[Opening TEXT FOR ANALYSIS section]
Even though I filter my own viewing through a highly-selective lens, I still watch more than any reasonable person would do.  So for those who know me and/or come to have some sense of my approach to cinema, I can provide a second filter to help make sure that you spend your viewing time wisely, informatively, and enjoyably.
 
Conveying my own views in a brisk and concentrated style, and trying to increase viewership and appreciation for the best in film and tv available through streaming, I also link to each film or show’s Metacritic entry, where you can see trailers, cast-lists, and a range of critical opinion.  Though streaming availability is a volatile thing, and dependent on what channels you subscribe to, I also indicate where I managed to watch whatever is under discussion.
 
So I ask you to forward the Cinema Salon link to any of your friends or acquaintances who are media-curious.  Though the metaphor has taken on a whole world of unfortunate associations, what I’m hoping for is a bit of viral spread for this website.

 

Black History Month on PBS

The flagship show for PBS last month was The Black Church: This is Our Story, This is Our Song (MC-85, PBS), in which Henry Louis Gates Jr. follows up his series on Reconstruction with a survey of music and worship at the heart of the Black American history.  Well-produced and well-illustrated – except perhaps for the repeated shots of PBS "celebrity" Gates walking through various vacant Black churches, alone with his cane – the two two-hour episodes cover a lot of ground, from African roots through emancipation, and between the push and pull of respectability vs. resistance, even to the margins of hiphop and the Nation of Islam.
 
On “American Experience,” they offered an encore of Going Back to T-Town (PBS) to commemorate the 100th anniversary of the Tulsa race massacre in 1921.  At the time the documentary was produced in 1993, there were still personal voices testifying to life in the Greenwood neighborhood, known as “Black Wall Street,” both before and after the murderous white riot that left three hundred Blacks dead, and most of the neighborhood burned to the ground.  It’s vital to remember these buried stories if this country is ever going to confront and repair its history of violent racism.
 
The newest American Experience episode was Voice of Freedom (PBS).  I wasn’t sure that the story of Marion Anderson’s free concert at the Lincoln Memorial in 1939, promoted by Eleanor Roosevelt after the DAR prevented the singer from performing at Constitution Hall, was sufficient to warrant a two-hour treatment, but it turned out to be well worth the time, broadening its scope to include not just her entire against-the-odds career, but the history of the Lincoln Memorial from its dedication in 1922, where African-Americans were ironically segregated and excluded, to MLK’s March on Washington in 1963, when Marion Anderson sang again from the very same spot, covering an arc of America’s history of race relations.
 
On “American Masters,” How It Feels to be Free (PBS) similarly related how six Black female entertainers – including Lena Horne, Nina Simone, and Cicely Tyson – broke down barriers and advanced the cause of Black liberation, from the 1940s into the 1980s.  Again, I found it well worth the two-hour running time.
[Closing TEXT FOR ANALYSIS section]
[Opening RECORD EXCERPTS section]
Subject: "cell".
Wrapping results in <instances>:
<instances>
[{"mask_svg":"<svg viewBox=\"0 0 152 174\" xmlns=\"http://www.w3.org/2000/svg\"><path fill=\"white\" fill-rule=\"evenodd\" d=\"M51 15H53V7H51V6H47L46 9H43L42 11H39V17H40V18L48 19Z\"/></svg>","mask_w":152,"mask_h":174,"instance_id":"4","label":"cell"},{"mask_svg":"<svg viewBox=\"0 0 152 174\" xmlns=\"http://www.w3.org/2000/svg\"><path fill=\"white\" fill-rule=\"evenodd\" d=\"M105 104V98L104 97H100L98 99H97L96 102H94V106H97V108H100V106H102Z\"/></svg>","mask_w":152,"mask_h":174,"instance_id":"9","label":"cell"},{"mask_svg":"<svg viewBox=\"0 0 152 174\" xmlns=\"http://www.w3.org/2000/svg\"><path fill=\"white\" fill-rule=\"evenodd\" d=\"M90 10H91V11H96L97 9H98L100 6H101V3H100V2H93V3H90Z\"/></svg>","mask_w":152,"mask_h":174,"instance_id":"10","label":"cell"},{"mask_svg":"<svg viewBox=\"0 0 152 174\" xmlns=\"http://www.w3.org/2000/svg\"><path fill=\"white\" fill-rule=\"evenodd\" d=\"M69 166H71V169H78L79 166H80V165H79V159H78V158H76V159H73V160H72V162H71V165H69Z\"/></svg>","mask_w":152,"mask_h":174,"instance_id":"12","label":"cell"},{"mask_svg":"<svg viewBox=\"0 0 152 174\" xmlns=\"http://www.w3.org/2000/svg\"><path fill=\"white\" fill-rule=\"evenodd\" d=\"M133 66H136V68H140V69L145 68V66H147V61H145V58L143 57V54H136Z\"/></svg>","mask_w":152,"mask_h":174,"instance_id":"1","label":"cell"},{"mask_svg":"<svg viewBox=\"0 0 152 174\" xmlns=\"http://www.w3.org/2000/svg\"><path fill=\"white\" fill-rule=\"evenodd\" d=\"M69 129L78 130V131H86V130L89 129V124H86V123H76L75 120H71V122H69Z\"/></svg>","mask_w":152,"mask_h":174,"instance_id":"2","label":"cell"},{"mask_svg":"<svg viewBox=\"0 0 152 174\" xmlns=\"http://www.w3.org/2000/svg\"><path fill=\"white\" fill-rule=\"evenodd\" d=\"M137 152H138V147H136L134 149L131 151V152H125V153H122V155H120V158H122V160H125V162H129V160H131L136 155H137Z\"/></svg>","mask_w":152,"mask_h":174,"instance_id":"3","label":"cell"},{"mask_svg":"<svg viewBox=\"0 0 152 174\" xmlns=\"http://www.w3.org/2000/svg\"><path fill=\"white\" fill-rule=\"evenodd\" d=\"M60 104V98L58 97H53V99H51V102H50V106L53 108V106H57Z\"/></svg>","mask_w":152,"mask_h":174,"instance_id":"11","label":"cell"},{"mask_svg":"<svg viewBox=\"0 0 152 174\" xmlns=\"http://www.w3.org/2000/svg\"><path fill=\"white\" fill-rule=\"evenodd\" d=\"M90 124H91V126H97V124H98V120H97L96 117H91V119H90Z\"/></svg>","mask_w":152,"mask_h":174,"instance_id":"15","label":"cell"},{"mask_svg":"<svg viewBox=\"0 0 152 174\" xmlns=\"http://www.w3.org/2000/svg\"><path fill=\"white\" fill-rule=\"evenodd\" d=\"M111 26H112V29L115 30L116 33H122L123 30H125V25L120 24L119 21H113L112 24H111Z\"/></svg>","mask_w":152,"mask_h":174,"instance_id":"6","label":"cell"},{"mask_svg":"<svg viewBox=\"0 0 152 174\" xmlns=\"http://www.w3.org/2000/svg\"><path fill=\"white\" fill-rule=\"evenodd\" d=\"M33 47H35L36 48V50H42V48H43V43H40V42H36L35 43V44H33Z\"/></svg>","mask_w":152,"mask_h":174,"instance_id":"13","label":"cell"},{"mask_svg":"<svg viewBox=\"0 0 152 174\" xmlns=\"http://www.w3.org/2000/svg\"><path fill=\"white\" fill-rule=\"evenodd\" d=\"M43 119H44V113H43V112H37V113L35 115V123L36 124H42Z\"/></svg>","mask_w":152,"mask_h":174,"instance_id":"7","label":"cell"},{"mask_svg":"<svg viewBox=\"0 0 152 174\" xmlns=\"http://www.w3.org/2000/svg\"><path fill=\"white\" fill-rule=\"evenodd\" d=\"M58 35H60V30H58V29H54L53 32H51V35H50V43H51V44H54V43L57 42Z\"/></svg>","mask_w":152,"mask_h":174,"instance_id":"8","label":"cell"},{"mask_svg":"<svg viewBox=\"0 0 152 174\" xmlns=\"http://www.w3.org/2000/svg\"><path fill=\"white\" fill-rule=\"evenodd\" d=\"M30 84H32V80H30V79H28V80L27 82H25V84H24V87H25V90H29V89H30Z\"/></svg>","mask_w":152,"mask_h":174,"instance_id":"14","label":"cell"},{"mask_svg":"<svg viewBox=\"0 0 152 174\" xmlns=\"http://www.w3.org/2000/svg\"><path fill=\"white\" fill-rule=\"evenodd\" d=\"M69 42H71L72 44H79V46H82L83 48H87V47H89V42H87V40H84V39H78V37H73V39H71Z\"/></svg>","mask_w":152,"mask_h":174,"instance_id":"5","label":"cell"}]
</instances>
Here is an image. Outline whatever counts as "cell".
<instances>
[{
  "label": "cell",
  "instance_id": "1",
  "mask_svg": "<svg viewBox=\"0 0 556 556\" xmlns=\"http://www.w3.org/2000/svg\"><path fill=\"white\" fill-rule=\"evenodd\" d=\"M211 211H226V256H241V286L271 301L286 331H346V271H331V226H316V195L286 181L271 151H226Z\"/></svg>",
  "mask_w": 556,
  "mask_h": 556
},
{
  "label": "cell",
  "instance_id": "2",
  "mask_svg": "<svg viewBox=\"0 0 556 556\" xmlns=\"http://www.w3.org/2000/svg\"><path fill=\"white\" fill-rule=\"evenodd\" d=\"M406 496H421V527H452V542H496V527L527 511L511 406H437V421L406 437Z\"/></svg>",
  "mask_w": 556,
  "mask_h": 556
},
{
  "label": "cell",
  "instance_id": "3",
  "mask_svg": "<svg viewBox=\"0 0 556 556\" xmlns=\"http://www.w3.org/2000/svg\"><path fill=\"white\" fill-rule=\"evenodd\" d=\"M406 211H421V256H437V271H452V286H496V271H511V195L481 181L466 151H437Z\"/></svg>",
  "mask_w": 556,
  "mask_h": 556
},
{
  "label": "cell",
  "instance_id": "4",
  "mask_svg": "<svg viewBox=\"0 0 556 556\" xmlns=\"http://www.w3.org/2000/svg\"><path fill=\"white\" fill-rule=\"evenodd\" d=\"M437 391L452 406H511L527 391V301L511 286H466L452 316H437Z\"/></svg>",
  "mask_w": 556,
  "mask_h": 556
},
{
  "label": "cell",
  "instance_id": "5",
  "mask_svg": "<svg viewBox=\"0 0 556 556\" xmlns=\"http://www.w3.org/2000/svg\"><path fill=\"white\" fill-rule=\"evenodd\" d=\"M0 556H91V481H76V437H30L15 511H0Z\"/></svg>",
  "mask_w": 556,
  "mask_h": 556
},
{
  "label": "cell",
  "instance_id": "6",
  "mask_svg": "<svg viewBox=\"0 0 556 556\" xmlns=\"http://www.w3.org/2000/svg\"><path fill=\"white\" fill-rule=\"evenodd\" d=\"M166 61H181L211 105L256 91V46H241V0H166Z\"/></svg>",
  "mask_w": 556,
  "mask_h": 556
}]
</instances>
[Closing RECORD EXCERPTS section]
[ACTIVITY]:
According to the text about PBS shows, in what year was the documentary Going Back to T-Town produced? The records don't matter for this.

[RESULT OF THIS TASK]:
It was produced in 1993.